A View from Rachel Metz
Paper-Killer Evernote Sees a Future in Post-its
Evernote is working with companies it initially sought to supplant to make everything more memorable.
Evernote, which makes popular note-taking software that allows you to create and synchronize digital notes across gadgets, unveiled a decidedly retro image of its future at its annual conference Thursday in San Francisco: Post-it notes.
In front of a crowd of nearly 1,000 reporters, developers, partners, and Evernote employees, Phil Libin, Evernote’s CEO, and Jesse Singh, global leader of the Post-it and Scotch brands for 3M, introduced a new Evernote mobile app that can easily digitize the ubiquitous office notes.

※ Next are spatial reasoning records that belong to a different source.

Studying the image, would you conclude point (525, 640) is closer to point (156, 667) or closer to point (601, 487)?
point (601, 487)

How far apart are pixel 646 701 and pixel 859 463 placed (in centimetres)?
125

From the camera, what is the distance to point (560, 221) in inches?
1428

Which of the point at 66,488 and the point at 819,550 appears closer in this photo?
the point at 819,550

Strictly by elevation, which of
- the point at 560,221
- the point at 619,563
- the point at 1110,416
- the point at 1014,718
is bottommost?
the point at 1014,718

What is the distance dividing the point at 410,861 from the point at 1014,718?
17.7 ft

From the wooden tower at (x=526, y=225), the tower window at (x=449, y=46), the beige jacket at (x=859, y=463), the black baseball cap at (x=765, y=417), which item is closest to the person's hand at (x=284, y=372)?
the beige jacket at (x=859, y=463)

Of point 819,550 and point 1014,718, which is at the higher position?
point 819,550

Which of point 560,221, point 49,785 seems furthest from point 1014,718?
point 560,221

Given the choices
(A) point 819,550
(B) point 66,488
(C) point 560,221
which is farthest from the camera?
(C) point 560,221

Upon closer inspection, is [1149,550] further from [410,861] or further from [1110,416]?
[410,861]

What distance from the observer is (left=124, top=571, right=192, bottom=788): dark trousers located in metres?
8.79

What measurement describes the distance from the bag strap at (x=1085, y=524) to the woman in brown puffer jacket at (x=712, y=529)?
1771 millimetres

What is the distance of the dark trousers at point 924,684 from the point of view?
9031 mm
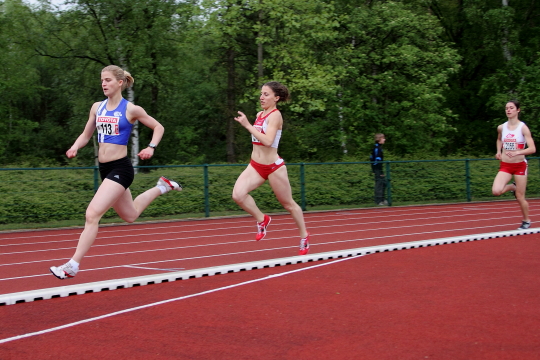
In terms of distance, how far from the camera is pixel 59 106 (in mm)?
36156

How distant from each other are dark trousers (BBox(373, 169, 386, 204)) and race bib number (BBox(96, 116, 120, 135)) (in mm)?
13161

The partnership was just one of several announced by Evernote on Thursday with makers of physical products. There are new Evernote-ready notebooks from Moleskine, as well as a $75 stylus developed with Adonit, and a $495 ScanSnap scanner built with Fujitsu. Evernote also rolled out a section of its website called the Evernote Market, where users can buy these and other Evernote-branded products.
For a company that launched in 2008 with the goal of eliminating paper, and that has grown to include over 75 million users, it may sound like a strange move. Libin himself acknowledged that it “may seem a bit weird.”

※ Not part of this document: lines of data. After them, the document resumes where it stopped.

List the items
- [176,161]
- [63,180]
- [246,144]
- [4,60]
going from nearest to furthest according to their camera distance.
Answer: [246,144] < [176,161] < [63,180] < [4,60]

Yet for Evernote, it may be the most sensible way to get its product in front of millions more potential users. And it may be increasingly lucrative as we spend more time on a multitude of gadgets while still interacting with the world of “offline” products around us.
The Post-its look like normal sticky notes, but with an update to Evernote’s iPhone app users will be able to select a “Post-it Note” mode so that the app’s camera recognizes the shape, color, and size of the note, can recognize and index the handwriting on it, and add a location and time stamp to the digital version of the note. There’s also an option within the app to assign each of four Post-it note colors to upload to a different digital notebook. Evernote can already do essentially the same thing with pages of the “smart” Moleskine notebooks.
“I think there is this arrogance of digital companies, and we were as guilty of this as everyone else, of being dismissive of old technology,” Libin said after the presentation.
The partnership between Evernote and 3M could be a moneymaker. Libin said onstage that the existing Moleskine partnership had resulted in the sale of “hundreds of thousands” of notebooks; chances are the expectations for sales of the more ubiquitous Post-it pads are even higher.